* _Document excerpt_:
Alexander Wheelock Thayer (October 22, 1817 – July 15, 1897) was an American librarian and journalist who became the author of the first scholarly biography of Ludwig van Beethoven, still after many updatings regarded as a standard work of reference on the composer.

Life
In the winter of 1838–39 he was a teacher at the Westfield School in Dedham, Massachusetts.

Originally a librarian at Harvard Law School, Thayer became aware of many discrepancies in the biography of Beethoven by Anton Schindler, Beethoven's sometime amanuensis, which had first appeared in 1840. (Schindler's reliability has since been extensively discussed by later scholars). In 1849 Thayer sailed for Europe to undertake his own researches, learning German and collecting information. Supporting himself by journalism and after many privations, he was eventually appointed US Consul in Trieste, where he was able to pursue his labours. The first edition of the biography, (in German), in three volumes, covering Beethoven's life to 1816, appeared between 1866 and 1879. The work was completed by Thayer's German colleague Hermann Deiters and, after Deiters's death, by Hugo Riemann, who created the posthumously published volumes No. 4 (1907) and No. 5 (1908) from Thayer's notes, covering the years 1817 to Beethoven's death in 1827.

Thayer's work on Beethoven set a benchmark for modern standards of accuracy, research and analysis in biography.

In 1865 Thayer wrote: 
I fight for no theories and cherish no prejudices; my sole point of view is the truth.

[Stored items from a collection]
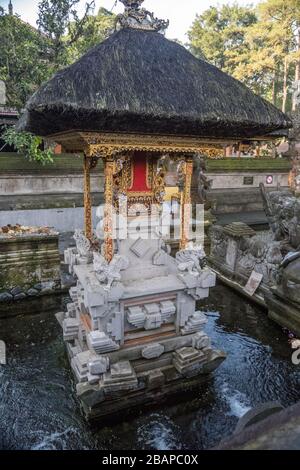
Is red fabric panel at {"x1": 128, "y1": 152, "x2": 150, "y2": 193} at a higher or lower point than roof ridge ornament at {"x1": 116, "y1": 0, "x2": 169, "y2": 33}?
lower

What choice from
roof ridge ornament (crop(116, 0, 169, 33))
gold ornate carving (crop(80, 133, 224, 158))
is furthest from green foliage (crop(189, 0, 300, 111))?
gold ornate carving (crop(80, 133, 224, 158))

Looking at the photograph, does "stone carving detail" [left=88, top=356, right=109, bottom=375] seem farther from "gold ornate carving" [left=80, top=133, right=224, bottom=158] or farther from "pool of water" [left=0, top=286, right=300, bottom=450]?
"gold ornate carving" [left=80, top=133, right=224, bottom=158]

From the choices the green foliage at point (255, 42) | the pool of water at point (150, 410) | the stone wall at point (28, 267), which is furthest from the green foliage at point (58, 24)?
the green foliage at point (255, 42)

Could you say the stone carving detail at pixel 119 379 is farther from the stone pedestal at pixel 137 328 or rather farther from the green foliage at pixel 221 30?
the green foliage at pixel 221 30

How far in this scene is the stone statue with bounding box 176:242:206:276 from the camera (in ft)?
19.2

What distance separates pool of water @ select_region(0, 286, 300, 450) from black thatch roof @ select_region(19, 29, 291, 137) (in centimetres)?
427

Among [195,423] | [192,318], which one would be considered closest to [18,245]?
[192,318]

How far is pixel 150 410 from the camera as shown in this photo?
5297mm

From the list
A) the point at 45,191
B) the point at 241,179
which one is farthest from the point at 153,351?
the point at 241,179

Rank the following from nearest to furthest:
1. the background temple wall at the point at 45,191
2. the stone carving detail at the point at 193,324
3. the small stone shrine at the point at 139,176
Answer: the small stone shrine at the point at 139,176, the stone carving detail at the point at 193,324, the background temple wall at the point at 45,191

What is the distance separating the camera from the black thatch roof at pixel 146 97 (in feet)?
14.3

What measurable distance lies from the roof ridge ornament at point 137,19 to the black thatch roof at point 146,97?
0.12m

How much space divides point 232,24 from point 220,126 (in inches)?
1467
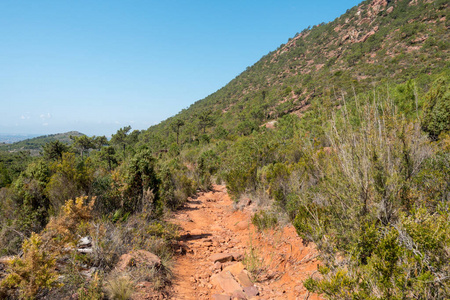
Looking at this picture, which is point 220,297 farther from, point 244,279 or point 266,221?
point 266,221

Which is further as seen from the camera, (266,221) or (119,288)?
(266,221)

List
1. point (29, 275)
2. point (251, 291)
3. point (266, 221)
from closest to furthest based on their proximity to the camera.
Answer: point (29, 275) < point (251, 291) < point (266, 221)

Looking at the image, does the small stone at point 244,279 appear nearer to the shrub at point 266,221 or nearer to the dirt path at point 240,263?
the dirt path at point 240,263

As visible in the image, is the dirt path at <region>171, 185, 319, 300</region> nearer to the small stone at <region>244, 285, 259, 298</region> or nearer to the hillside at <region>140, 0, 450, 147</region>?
the small stone at <region>244, 285, 259, 298</region>

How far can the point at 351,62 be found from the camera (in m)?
42.1

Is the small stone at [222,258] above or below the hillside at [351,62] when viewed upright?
below

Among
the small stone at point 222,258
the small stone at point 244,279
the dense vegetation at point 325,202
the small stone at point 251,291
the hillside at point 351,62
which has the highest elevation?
the hillside at point 351,62

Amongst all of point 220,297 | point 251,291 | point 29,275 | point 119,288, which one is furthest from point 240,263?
point 29,275

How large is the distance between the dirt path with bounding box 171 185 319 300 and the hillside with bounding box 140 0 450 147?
18.0m

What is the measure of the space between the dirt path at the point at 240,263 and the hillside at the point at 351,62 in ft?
59.1

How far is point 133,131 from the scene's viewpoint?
114ft

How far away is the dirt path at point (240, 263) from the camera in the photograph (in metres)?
3.62

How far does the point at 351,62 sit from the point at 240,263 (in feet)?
160

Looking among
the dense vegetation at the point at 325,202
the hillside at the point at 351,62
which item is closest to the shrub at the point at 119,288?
the dense vegetation at the point at 325,202
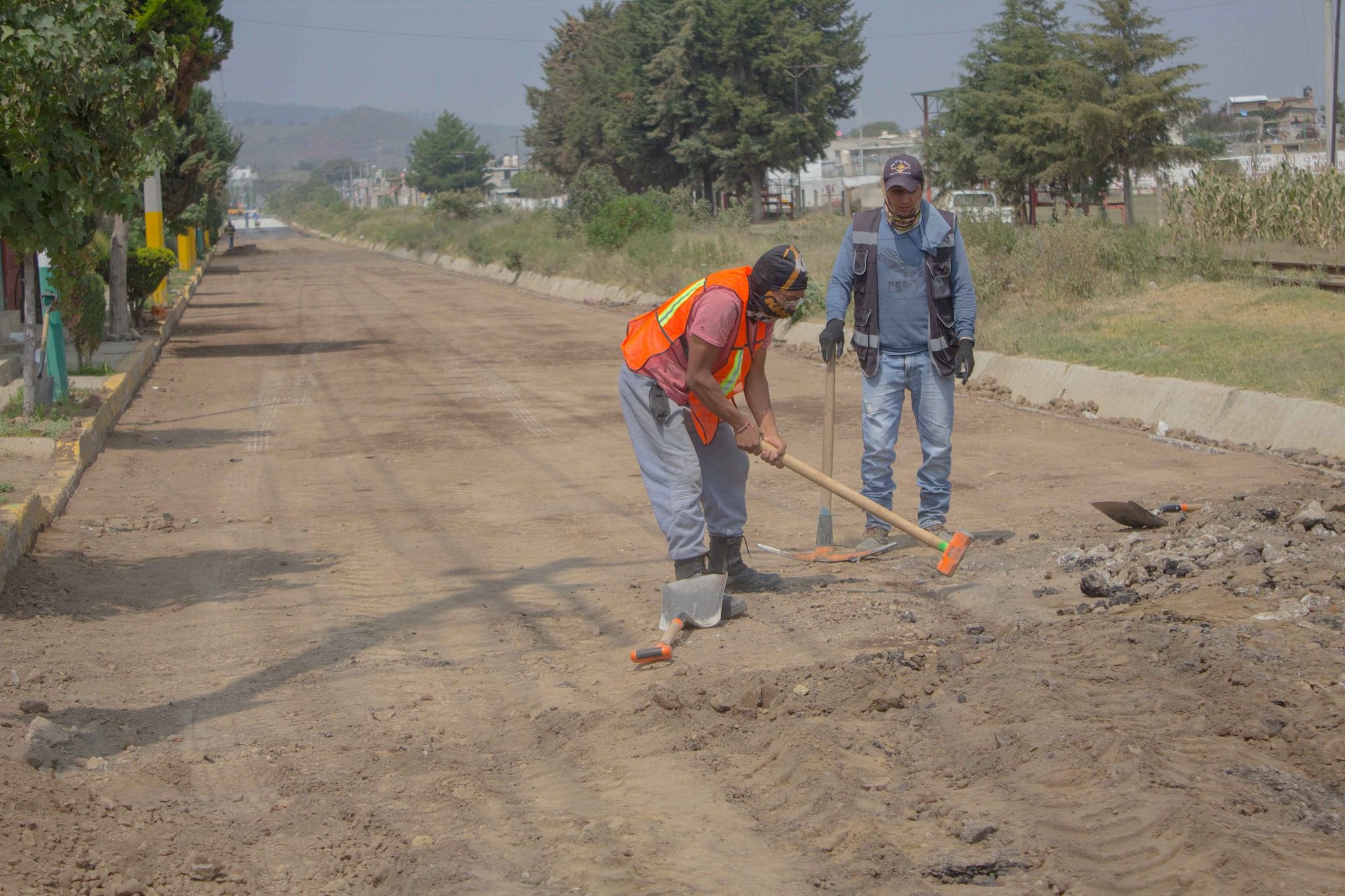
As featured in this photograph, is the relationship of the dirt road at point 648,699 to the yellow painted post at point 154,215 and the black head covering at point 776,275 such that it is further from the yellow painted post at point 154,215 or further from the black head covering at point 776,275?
the yellow painted post at point 154,215

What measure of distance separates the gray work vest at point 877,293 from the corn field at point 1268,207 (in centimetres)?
1238

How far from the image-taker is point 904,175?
22.4 feet

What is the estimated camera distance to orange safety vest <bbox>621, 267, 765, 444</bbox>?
5.68 meters

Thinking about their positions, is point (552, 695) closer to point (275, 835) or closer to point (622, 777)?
point (622, 777)

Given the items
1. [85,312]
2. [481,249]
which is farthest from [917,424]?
[481,249]

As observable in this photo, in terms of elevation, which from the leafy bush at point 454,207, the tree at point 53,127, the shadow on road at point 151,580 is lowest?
the shadow on road at point 151,580

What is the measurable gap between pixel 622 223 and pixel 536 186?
7877 centimetres

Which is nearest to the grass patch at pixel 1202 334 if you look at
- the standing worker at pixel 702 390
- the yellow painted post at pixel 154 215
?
the standing worker at pixel 702 390

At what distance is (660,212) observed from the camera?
116 feet

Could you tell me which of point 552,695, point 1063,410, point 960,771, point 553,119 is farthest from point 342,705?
point 553,119

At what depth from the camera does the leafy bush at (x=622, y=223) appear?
3409 centimetres

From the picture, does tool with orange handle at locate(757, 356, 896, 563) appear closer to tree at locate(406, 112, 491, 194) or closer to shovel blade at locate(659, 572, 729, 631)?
shovel blade at locate(659, 572, 729, 631)

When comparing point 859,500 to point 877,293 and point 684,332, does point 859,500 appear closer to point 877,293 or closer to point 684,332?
point 684,332

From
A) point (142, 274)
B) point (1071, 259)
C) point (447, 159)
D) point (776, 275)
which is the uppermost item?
point (447, 159)
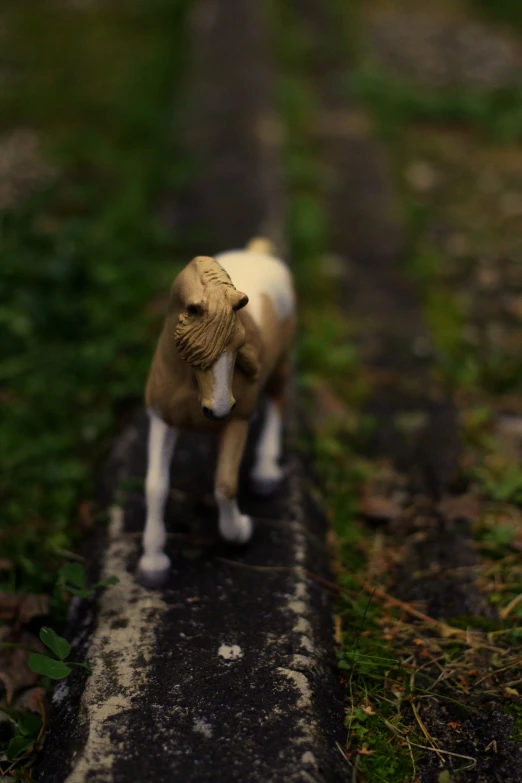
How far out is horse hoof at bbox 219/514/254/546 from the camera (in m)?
2.12

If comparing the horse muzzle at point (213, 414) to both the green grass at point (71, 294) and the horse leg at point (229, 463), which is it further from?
the green grass at point (71, 294)

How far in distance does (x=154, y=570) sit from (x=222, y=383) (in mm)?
599

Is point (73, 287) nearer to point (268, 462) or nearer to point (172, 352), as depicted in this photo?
point (268, 462)

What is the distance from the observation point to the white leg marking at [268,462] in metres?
2.38

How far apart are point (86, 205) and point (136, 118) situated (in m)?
1.17

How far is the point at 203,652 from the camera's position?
6.22 ft

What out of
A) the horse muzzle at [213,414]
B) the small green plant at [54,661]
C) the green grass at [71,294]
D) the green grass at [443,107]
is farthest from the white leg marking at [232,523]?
the green grass at [443,107]

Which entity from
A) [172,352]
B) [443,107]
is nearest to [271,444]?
[172,352]

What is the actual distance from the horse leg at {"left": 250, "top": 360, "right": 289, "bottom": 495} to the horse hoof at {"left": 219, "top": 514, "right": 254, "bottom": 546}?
220mm

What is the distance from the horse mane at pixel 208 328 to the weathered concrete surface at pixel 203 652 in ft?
2.21

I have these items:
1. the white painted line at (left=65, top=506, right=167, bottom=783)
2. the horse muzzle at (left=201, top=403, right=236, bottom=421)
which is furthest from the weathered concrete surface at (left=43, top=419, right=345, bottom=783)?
the horse muzzle at (left=201, top=403, right=236, bottom=421)

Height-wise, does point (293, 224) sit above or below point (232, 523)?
above

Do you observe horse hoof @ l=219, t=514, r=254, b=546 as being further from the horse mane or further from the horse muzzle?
the horse mane

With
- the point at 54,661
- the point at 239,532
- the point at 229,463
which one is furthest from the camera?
the point at 239,532
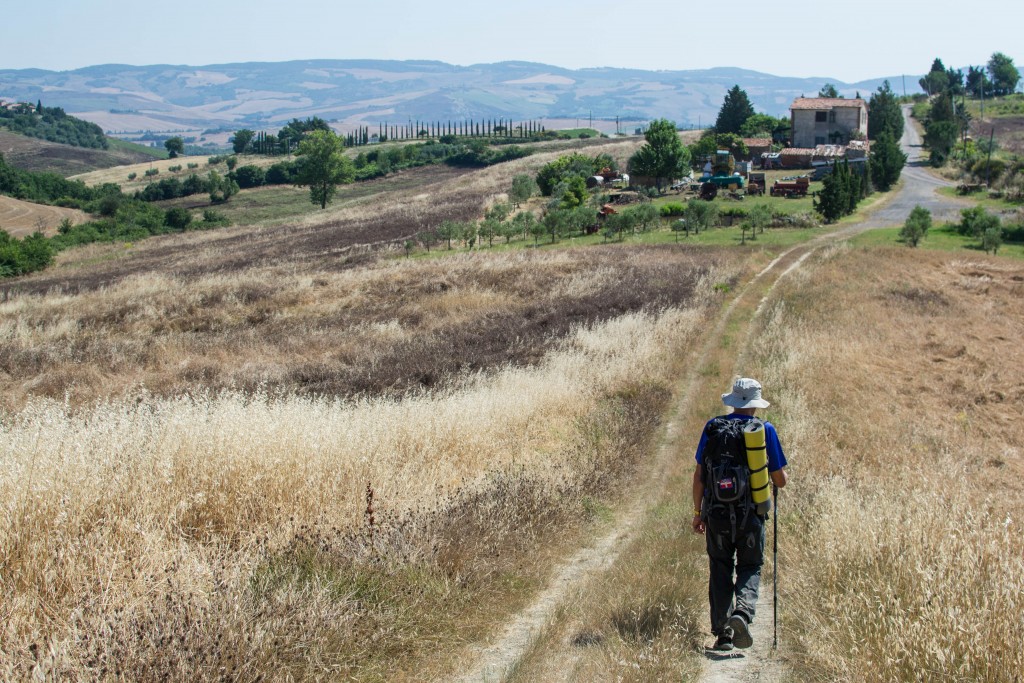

* _What you need to do_:
• A. Print the part of the passage on Alexander Wheelock Thayer that opens with the words "Alexander Wheelock Thayer" and closes with "in Dedham, Massachusetts.".
• B. In the records, take the part that opens with the line containing "What measurable distance" and closes with the line containing "Answer: point (29, 275)", and switch "camera" to "viewer", leaving everything else unchanged. Give only those lines, without the pictures.
The passage and the records are unrelated material.

* _Solutions to the tasks_:
• A.
Alexander Wheelock Thayer (October 22, 1817 – July 15, 1897) was an American librarian and journalist who became the author of the first scholarly biography of Ludwig van Beethoven, still after many updatings regarded as a standard work of reference on the composer.

Life
In the winter of 1838–39 he was a teacher at the Westfield School in Dedham, Massachusetts.

• B.
What measurable distance lies from the roof ridge ornament at point 137,19 to the black thatch roof at point 146,97?
0.12m

How much space divides point 232,24 from point 220,126 (in inches)?
1467
Looking at this picture, which is point 220,297 farther from, point 244,279 or point 266,221?
point 266,221

Which is further as seen from the viewer, (266,221) or (119,288)?
(266,221)

List
1. point (29, 275)
2. point (251, 291)
3. point (266, 221)
from closest to furthest based on their proximity to the viewer.
Answer: point (29, 275) < point (251, 291) < point (266, 221)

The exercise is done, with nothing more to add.